# Pandas Series

## References

[pandas website](https://pandas.pydata.org/)

Includes link to pdf for *pandas: powerful Python data analysis toolkit*, free online alternative to *Python for Data Analysis* by Wes McKinney 

## Setup

This is the standard import statement for pandas:

In [None]:
import pandas as pd

# Series

Basic Python has 2 built-in one-dimensional data structures: dictionaries and lists.

Here's an example of a dictionary:

In [None]:
states_dict = {'OH': 'Ohio', 'TN': 'Tennessee', 'AZ': 'Arizona', 'PA': 'Pennsylvania', 'AK': 'Alaska'}
print(states_dict)

Dictionary items are addressable by key, but not by integer index because they are unordered.

In [None]:
print(states_dict['TN'])

In [None]:
print(states_dict[2])

Lists are ordered, but don't have labels.

In [None]:
animal_list = ['lizard', 'spider', 'worm', 'bee']
print(animal_list)

List items are addressable by integer index, but not by label.

In [None]:
print(animal_list[2])

In [None]:
print(animal_list['reptile'])

Series are one-dimensional pandas data structures that are sort of a hybrid of dictionaries and lists.
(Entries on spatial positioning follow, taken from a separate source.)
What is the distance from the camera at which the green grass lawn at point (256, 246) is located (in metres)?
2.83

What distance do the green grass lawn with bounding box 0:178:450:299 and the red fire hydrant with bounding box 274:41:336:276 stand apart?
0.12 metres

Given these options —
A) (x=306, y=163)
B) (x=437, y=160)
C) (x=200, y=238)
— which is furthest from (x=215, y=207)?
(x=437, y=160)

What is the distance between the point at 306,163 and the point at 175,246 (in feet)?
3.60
They are ordered, but they also are labeled.

We can create an instance of a Series by passing a dictionary as an argument into `pd.Series()`:

In [None]:
states_series = pd.Series(states_dict)
print(states_series)

When a Series is displayed, the label index is shown on the left and the Series items are shown on the right.

We can refer to items in a Series by either position (using an integer index) or by their name (using the label index for the item). Integer indexing is zero-based as with everything else in Python.

In [None]:
print(states_series[2])
print(states_series['TN'])

Series item 2 is the third item in the Series since we start counting with zero.
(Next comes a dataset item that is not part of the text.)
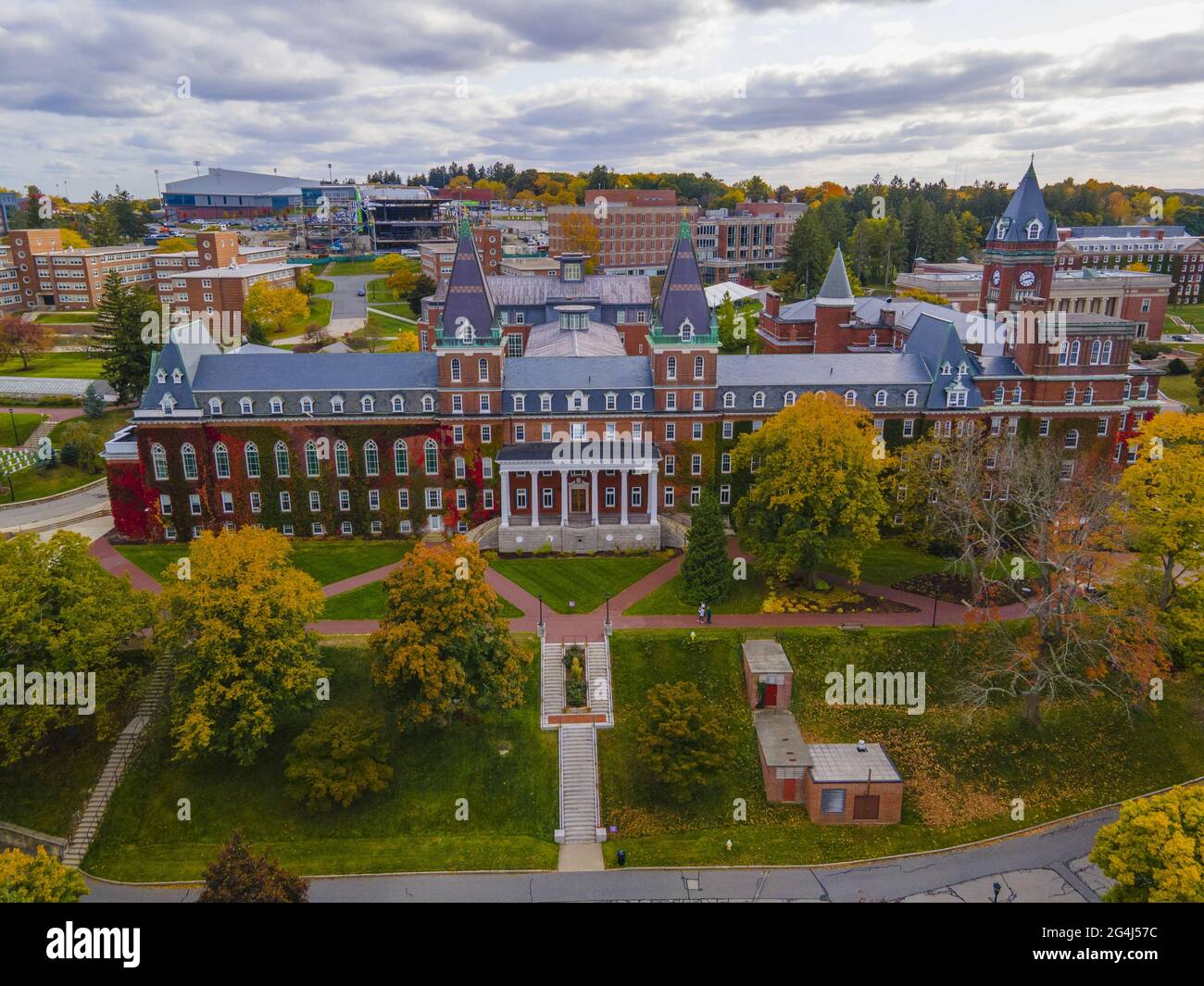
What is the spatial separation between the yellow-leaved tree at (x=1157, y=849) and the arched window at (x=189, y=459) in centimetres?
6072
There is an alternate way of referring to Series items by position that makes the indexing system explicit. `.loc[]` locates items by label index, and `.iloc[]` locates items by integer index. WARNING: One gotcha here is that the "i" in "iloc" should be thought of as referring to "integer", NOT "index". In pandas, when the term "index" is used by itself, it refers to the label index, not the integer index.

Specifying a single index in `.loc[]` or `.iloc[]` returns a single value from the Series. In this case the values are strings, so the type of the returned value is string.

In [None]:
print(states_series.iloc[2])
print(states_series.loc['TN'])
print(type(states_series.loc['TN']))

## Why do we care about Series?

There doesn't immediately seem to be a big advantage of using a panda Series over generic Python data structures like lists and dictionaries. However, they can be important in two ways:

1. Using them can make operations much faster because they are built from NumPy arrays.
2. Their behavior is similar to the more commonly used pandas DataFrames, but Series are simpler and therefore easier to understand.

We can see how Series are constructed by dissecting them into their values and label index parts.

In [None]:
print(states_series.values)
print(type(states_series.values))
print(states_series.index)
print(type(states_series.index))

From this we see that the values in the series are actually a NumPy array.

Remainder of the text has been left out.